SWE-bench Multimodal

AI Benchmarks AI Code Generation Multimodal AI

10 min read

Updated Jun 2, 2026

Suggest edit History Talk

RawGraph

Last edited

Jun 2, 2026

Fact-checked

In review queue

Sources

6 citations

Revision

v1 · 1,903 words

Fact-checks are independent of edits: a reviewer re-verifies the article against its sources and stamps the date. How we verify

SWE-bench Multimodal (also written SWE-bench M) is a benchmark that measures whether autonomous software-engineering systems can resolve bugs in visual, user-facing software by acting on issue reports that contain images. It extends SWE-bench from text-only Python tasks to JavaScript projects whose problem statements include screenshots, diagrams, and other visual material, and it was introduced in the 2024 paper SWE-bench Multimodal: Do AI Systems Generalize to Visual Software Domains? by John Yang, Carlos E. Jimenez, and collaborators from Princeton University, Stanford University, and Meta AI.^[1]^[2] The dataset contains 619 task instances drawn from 17 popular JavaScript libraries, each paired with executable unit tests, and it has become the standard probe for the visual and cross-language generalization of code-fixing AI agents.^[1]^[3]

Overview

The original SWE-bench evaluates systems on 2,294 GitHub issue-and-pull-request pairs taken entirely from Python repositories, with problem statements presented as plain text.^[4] SWE-bench Multimodal was built to answer a narrower question that the Python-only design could not address: do systems that score well on text-based Python repair also work on other languages and on issues that depend on visual information.^[1] To that end the authors assembled tasks from JavaScript projects in visual domains, where users frequently attach a screenshot of a broken interface or a mockup of the intended result rather than describing the problem in prose.^[1]^[2]
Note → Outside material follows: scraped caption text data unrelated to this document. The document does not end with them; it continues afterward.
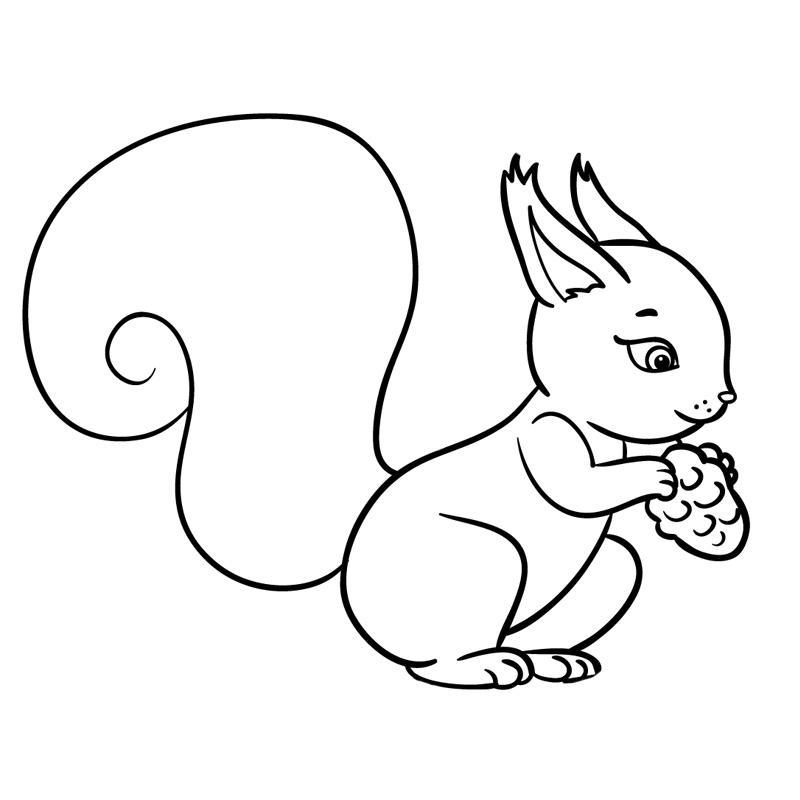 Картинки с животными шаблоны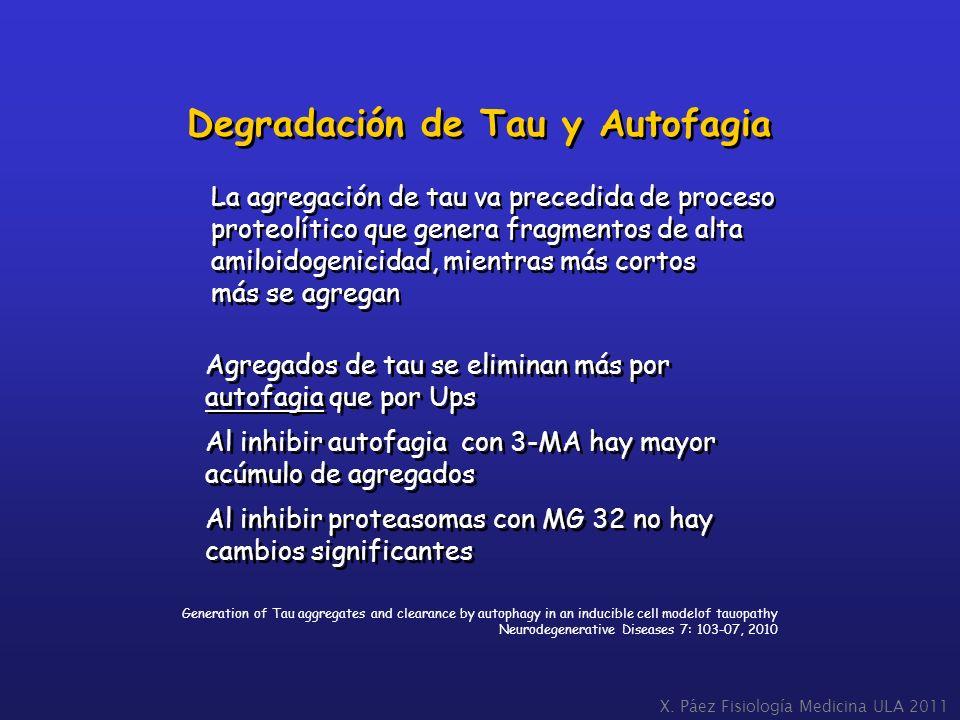 Degradación de Tau y Autofagia
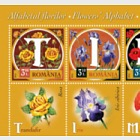 Flowers' Alphabet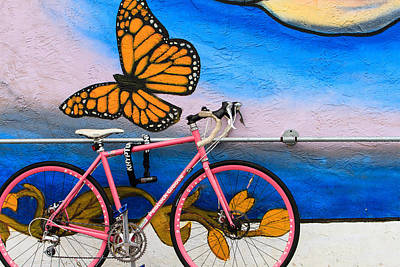 Photograph - Bicycle by Ben Graham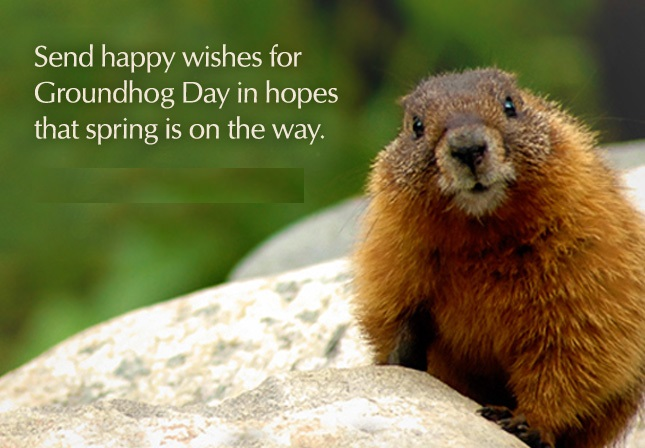 Quotes About Changing The World Wallpaper 2nd Feb 2019 Happy Groundhog Day Quotes Images Wishes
Each instance follows the same contract as SWE-bench. A system receives a codebase at a specific commit and a natural-language issue description, and it must produce a patch that makes the repository pass a set of hidden tests associated with the corresponding fix.^[1]^[4] What differs in SWE-bench Multimodal is the input distribution: the language is JavaScript rather than Python, the application domains are visual, and the issue text is accompanied by images that often carry information not present in the words.^[1]
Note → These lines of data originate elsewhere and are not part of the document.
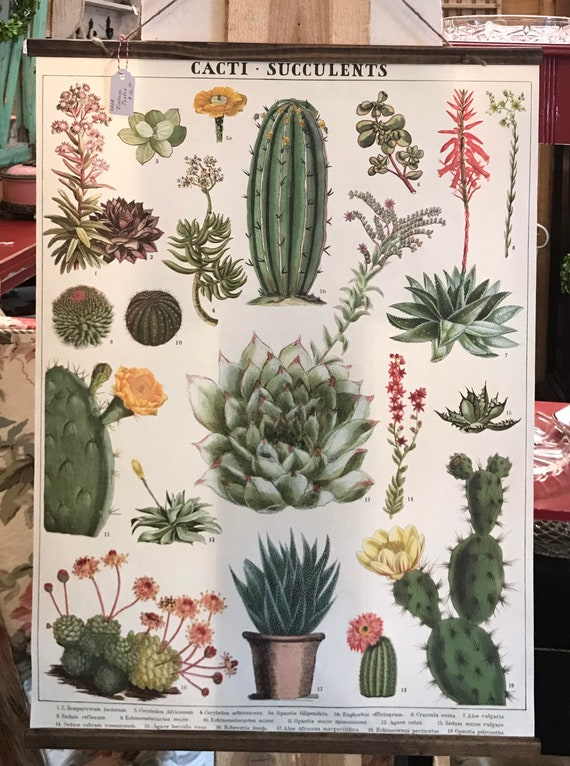 Handmade Cacti - Succulents Wall Hanging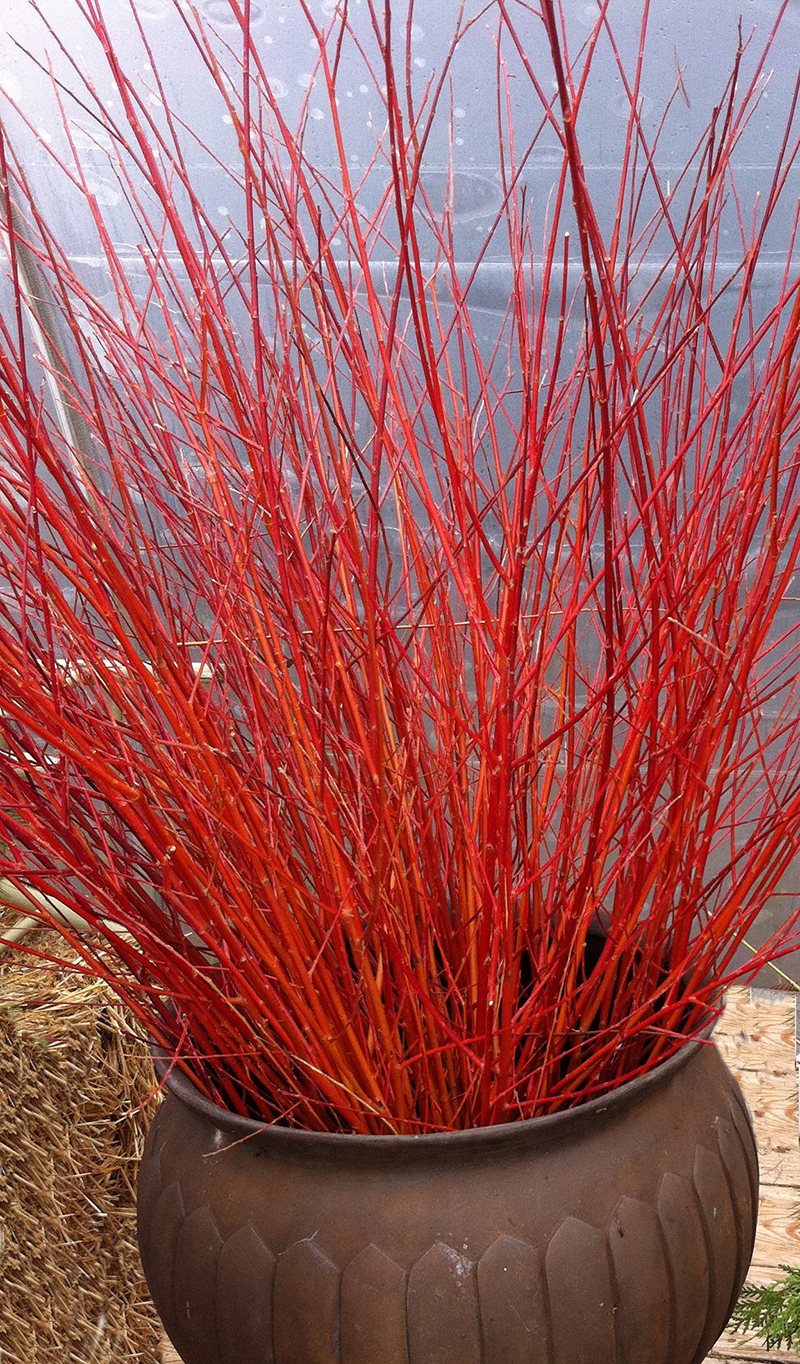 Flame willow.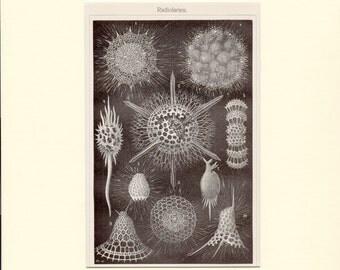 1895 Antique Sea Life Print Custom Matted Radiolarians Antique Sea Life Print Marine Life Ocean Lithograph
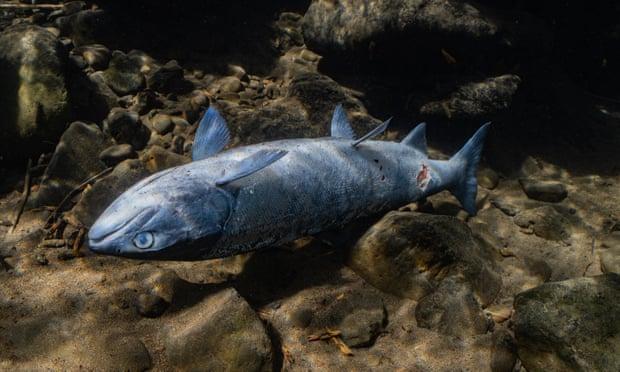 Salmon di sungai Columbia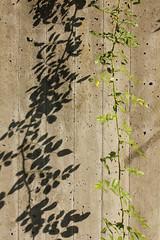 Concrete Botany (gripspix (OFF)) Tags: shadow plant nature concrete natur pflanze schatten twine beton ranke 20111001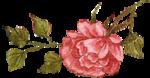 rosenrosa091.png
A central finding of the paper is that strong performance on Python SWE-bench does not transfer cleanly to this setting. Systems that topped the SWE-bench leaderboard at the time resolved only a small fraction of SWE-bench Multimodal tasks, exposing weaknesses in both visual understanding and generalization across programming languages and software paradigms.^[1]^[3]

Relationship to SWE-bench

SWE-bench Multimodal is one of several datasets in the broader SWE-bench family maintained by the same group. The original SWE-bench and its human-filtered subset SWE-bench Verified are Python-only and text-only.^[4] SWE-bench Multimodal keeps the issue-to-patch task formulation but changes the language to JavaScript and adds the visual dimension, making it a generalization stress test rather than a harder version of the same distribution.^[1] It is distinct from later additions to the family such as SWE-Bench Pro and the freelance-task benchmark SWE-Lancer, which target different concerns.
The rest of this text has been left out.